• What to produce: Take the entries below and return them unchanged.

• Records for the exercise:
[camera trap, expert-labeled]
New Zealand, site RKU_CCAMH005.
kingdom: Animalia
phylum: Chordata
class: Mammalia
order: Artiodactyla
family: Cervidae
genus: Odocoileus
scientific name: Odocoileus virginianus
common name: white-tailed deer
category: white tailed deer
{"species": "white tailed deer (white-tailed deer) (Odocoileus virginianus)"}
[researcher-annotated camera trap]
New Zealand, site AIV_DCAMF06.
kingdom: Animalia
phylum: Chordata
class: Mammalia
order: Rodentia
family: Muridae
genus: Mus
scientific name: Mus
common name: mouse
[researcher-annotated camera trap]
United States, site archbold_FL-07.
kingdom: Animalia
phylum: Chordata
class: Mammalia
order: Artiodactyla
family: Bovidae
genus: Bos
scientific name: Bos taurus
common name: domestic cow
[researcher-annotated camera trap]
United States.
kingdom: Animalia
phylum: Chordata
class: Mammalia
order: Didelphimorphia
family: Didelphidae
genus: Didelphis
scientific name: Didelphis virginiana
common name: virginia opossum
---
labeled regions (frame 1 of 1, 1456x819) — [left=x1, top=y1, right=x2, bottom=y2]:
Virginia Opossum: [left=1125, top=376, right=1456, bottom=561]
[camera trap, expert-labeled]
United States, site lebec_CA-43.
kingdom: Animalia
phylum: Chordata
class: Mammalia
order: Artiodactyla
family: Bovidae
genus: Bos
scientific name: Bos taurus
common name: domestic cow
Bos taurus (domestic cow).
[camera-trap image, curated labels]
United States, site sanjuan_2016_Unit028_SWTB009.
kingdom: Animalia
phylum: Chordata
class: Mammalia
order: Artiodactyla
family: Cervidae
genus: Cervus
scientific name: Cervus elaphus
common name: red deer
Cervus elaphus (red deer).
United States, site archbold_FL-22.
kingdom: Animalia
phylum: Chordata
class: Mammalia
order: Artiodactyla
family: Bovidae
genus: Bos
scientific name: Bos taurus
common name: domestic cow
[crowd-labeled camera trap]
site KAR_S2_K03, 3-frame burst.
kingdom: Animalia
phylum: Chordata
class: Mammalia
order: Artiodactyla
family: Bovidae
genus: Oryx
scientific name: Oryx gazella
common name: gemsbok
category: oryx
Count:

• Result of this task:
[camera trap, expert-labeled]
New Zealand, site RKU_CCAMH005.
kingdom: Animalia
phylum: Chordata
class: Mammalia
order: Artiodactyla
family: Cervidae
genus: Odocoileus
scientific name: Odocoileus virginianus
common name: white-tailed deer
category: white tailed deer
{"species": "white tailed deer (white-tailed deer) (Odocoileus virginianus)"}
[researcher-annotated camera trap]
New Zealand, site AIV_DCAMF06.
kingdom: Animalia
phylum: Chordata
class: Mammalia
order: Rodentia
family: Muridae
genus: Mus
scientific name: Mus
common name: mouse
[researcher-annotated camera trap]
United States, site archbold_FL-07.
kingdom: Animalia
phylum: Chordata
class: Mammalia
order: Artiodactyla
family: Bovidae
genus: Bos
scientific name: Bos taurus
common name: domestic cow
[researcher-annotated camera trap]
United States.
kingdom: Animalia
phylum: Chordata
class: Mammalia
order: Didelphimorphia
family: Didelphidae
genus: Didelphis
scientific name: Didelphis virginiana
common name: virginia opossum
---
labeled regions (frame 1 of 1, 1456x819) — [left=x1, top=y1, right=x2, bottom=y2]:
Virginia Opossum: [left=1125, top=376, right=1456, bottom=561]
[camera trap, expert-labeled]
United States, site lebec_CA-43.
kingdom: Animalia
phylum: Chordata
class: Mammalia
order: Artiodactyla
family: Bovidae
genus: Bos
scientific name: Bos taurus
common name: domestic cow
Bos taurus (domestic cow).
[camera-trap image, curated labels]
United States, site sanjuan_2016_Unit028_SWTB009.
kingdom: Animalia
phylum: Chordata
class: Mammalia
order: Artiodactyla
family: Cervidae
genus: Cervus
scientific name: Cervus elaphus
common name: red deer
Cervus elaphus (red deer).
United States, site archbold_FL-22.
kingdom: Animalia
phylum: Chordata
class: Mammalia
order: Artiodactyla
family: Bovidae
genus: Bos
scientific name: Bos taurus
common name: domestic cow
[crowd-labeled camera trap]
site KAR_S2_K03, 3-frame burst.
kingdom: Animalia
phylum: Chordata
class: Mammalia
order: Artiodactyla
family: Bovidae
genus: Oryx
scientific name: Oryx gazella
common name: gemsbok
category: oryx
Count:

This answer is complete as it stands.